Friday, July 2, 2010

Theo Epstein, Juris Doctorate, Best GM in Baseball

Thirty years ago, Red Sox general manager Theo Epstein probably wouldn't have had the chance of becoming a big league GM. That may even have been true 20 years ago.

He never played or coached professional baseball, college baseball, or even high school baseball, was never an agent, and he got his break while an undergraduate student at Yale University (where he served as sports editor of the Yale Daily News) when he snagged a press internship with the Baltimore Orioles.

That doesn't seem like a likely path to becoming a big league GM, especially by the age of 29, but Epstein -- who also completed his law degree at the University of San Diego School of Law while simultaneously serving as Director of Baseball Operations for the San Diego Padres -- managed to pull it off.

In fact, not only did he become a GM, but two World Series championships later, he's emerged as one of the best. According to an anonymous poll of 12 GMs conducted by Buster Olney, Epstein is the best GM in baseball. Here's the excerpt:
IF YOU NEEDED A GM, WHOM WOULD YOU HIRE? - Epstein (8 out of 12 votes) "Theo's career has been helped by being in Boston, but I think that if you had put him in Kansas City five years ago, they'd be pretty good right now. If you were an owner, it would be hard to find someone better."
If its true that earning the respect of one's peers is the best measure of one's success, then Epstein's done extremely well. While it's hard to know if Epstein's legal training has helped him as a GM, I would venture a guess that it has. As anyone who attends or has attended law school knows, law school is extremely challenging and it forces people to be specific, use logic, and avoid reaching conclusions without explaining one's reasoning. I imagine when thinking about trades and player contracts, and drafting players, those are helpful attributes, even if they might make people occasionally seem less decisive.

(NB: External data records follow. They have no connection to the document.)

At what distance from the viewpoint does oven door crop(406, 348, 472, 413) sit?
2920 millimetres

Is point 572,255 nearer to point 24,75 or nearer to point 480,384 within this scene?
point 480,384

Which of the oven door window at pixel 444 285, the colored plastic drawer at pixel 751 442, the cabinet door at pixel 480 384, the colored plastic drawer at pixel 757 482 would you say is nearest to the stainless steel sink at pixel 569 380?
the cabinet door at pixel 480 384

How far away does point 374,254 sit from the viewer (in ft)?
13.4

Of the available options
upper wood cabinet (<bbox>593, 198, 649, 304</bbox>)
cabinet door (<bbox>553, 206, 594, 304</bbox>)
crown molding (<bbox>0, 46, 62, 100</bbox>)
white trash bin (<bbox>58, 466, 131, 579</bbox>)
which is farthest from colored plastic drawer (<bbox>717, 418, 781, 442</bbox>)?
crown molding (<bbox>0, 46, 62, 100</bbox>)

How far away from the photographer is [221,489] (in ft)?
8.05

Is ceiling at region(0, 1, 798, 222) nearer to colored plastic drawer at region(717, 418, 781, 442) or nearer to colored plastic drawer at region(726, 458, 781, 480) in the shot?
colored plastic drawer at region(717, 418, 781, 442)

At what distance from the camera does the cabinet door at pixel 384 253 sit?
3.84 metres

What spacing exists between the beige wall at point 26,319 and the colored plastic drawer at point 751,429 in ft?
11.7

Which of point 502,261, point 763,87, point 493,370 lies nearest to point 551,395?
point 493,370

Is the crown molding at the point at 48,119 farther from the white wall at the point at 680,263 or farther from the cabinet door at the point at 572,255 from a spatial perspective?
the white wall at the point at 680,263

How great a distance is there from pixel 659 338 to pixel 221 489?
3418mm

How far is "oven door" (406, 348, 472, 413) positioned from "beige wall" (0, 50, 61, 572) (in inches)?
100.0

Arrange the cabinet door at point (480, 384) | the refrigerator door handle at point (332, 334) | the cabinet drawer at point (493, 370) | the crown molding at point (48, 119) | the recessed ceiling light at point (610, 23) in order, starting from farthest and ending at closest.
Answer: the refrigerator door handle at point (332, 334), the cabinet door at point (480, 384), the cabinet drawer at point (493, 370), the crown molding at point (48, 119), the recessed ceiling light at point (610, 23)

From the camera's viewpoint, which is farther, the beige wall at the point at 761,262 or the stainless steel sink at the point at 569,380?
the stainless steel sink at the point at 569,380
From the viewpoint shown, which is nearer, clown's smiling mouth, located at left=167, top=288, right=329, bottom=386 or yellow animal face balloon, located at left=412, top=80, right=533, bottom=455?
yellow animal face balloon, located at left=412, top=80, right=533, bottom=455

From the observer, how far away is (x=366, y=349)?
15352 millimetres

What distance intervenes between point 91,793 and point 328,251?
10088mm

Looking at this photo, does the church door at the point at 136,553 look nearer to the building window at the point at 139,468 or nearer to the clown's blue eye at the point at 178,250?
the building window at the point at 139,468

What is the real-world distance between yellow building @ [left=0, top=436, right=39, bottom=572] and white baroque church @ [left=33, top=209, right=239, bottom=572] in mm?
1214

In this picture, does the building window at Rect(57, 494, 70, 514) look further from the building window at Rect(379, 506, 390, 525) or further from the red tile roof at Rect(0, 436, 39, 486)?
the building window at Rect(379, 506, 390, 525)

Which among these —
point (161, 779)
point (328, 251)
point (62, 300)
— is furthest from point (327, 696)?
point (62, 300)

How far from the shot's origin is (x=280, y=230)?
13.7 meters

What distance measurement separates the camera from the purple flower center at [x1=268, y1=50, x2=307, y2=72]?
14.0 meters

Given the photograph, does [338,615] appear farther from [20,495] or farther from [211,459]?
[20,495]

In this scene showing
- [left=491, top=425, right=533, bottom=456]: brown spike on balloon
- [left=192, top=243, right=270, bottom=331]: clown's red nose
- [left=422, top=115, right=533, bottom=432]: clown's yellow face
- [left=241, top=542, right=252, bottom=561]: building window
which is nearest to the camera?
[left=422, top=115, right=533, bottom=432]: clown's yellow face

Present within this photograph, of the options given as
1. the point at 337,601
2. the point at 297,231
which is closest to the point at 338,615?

Hopefully we'll see other law school grads who lack personal athletic achievement enter and excel in the professional sports world in management positions. Epstein of course isn't the only law school grad who's achieved success in team management -- Celtics Assistant GM Mike Zarren, a 2005 graduate of Harvard Law School, is one that immediately comes to mind, as does Sacramento Kings Assistant GM Jason Levien -- but he's probably had the most success, at least so far.